TEXTAUSSCHNITT:
================================
DM: Sie sind unter den top 100, obwohl Sie G2K erst 2013 gegründet haben. Was war, was ist Ihre Vision?
Karsten Neugebauer: Ich habe das Unternehmen 2013 mit meinem Partner Omar El Gohary gegründet. Unsere Vision ist es, die Digitalisierung voranzutreiben. Digitalisierung heißt, Dinge einfacher zu machen und bessere Prozesse zu finden, um Kunden Vorteile in der operativen Exzellenz zu gewährleisten Der Kunde kann ein Staat sein, eine Stadt oder ein privatwirtschaftliches Unternehmen. Wir helfen ihm dabei, mit Daten umgehen zu können.
DM: Sie betonen häufig, Daten seien das Gold der Neuzeit. Das klingt gut, aber was heißt das?
Karsten Neugebauer: Ja, Daten sind tatsächlich das Gold der Neuzeit. Ich kann dieses Gold schöpfen, genauso wie ich Erdöl schöpfe. Aber bevor ich das Erdöl nicht in die Raffinerie getan habe, kann ich mit dem Erdöl auch keine Autos betreiben. Nicht anders ist das bei Daten. Wenn ich das Gold der Daten schöpfen und die Daten beherrschen möchte, muss ich erst mal in der Lage sein, viele Daten aufzunehmen. Um Daten aufnehmen zu können, muss ich Schnittstellen zu vielen Datenlieferanten bilden. Das können beispielsweise Kameras sein, die Daten liefern, oder Zugangssysteme oder Daten aus den Sozialen Medien. Wir haben Schnittstellen gebaut, die diese Datenlieferanten in einer Plattform zusammenführen, die man mit dem Begriff Internet of Things (IoT) sehr gut umschreiben kann. Dann muss man überlegen, was man mit diesen Daten macht. Wir sind die Experten in der Technologie und entwickeln Lösungen.
Wir haben gesehen, dass wir mit Daten Dinge besser machen können als in der Vergangenheit und dass Daten künftig notwendig sind, um die Digitalisierung voranzutreiben. Zum Beispiel: Wie mache ich eine Stadt lebenswerter? Oder wie gestalte ich eine Smart City effizienter und nachhaltiger?
DM: Wie und wo setzen Sie Ihre Ideen um?
================================
ERFASSTE DATEN:
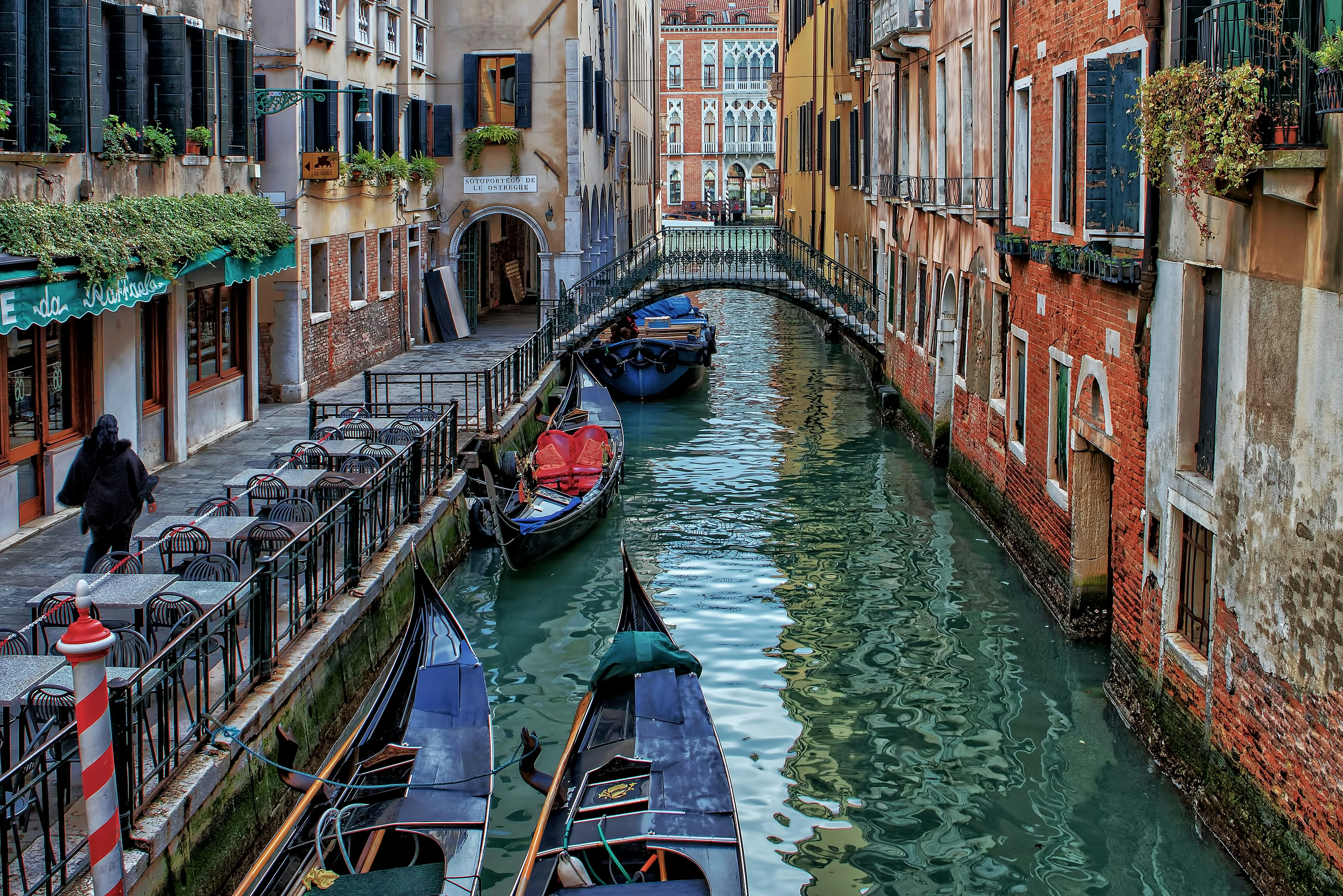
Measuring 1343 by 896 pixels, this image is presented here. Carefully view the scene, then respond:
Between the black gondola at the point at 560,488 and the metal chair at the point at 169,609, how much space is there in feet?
================================
Stimmen diese Aussagen mit dem Textausschnitt überein? Antworte zu jeder mit Ja oder Nein und zitiere die entscheidenden Worte des Textausschnitts wörtlich.
1. Karsten Neugebauer hat G2K 2013 allein gegründet.
2. Zu den Datenlieferanten können auch Zugangssysteme gehören.
3. Als Kunden kommen nur privatwirtschaftliche Unternehmen in Frage.
Das Material wird hierfür nicht gebraucht.

1. Nein: „Ich habe das Unternehmen 2013 mit meinem Partner Omar El Gohary gegründet.“
2. Ja: „Das können beispielsweise Kameras sein, die Daten liefern, oder Zugangssysteme oder Daten aus den Sozialen Medien.“
3. Nein: „Der Kunde kann ein Staat sein, eine Stadt oder ein privatwirtschaftliches Unternehmen.“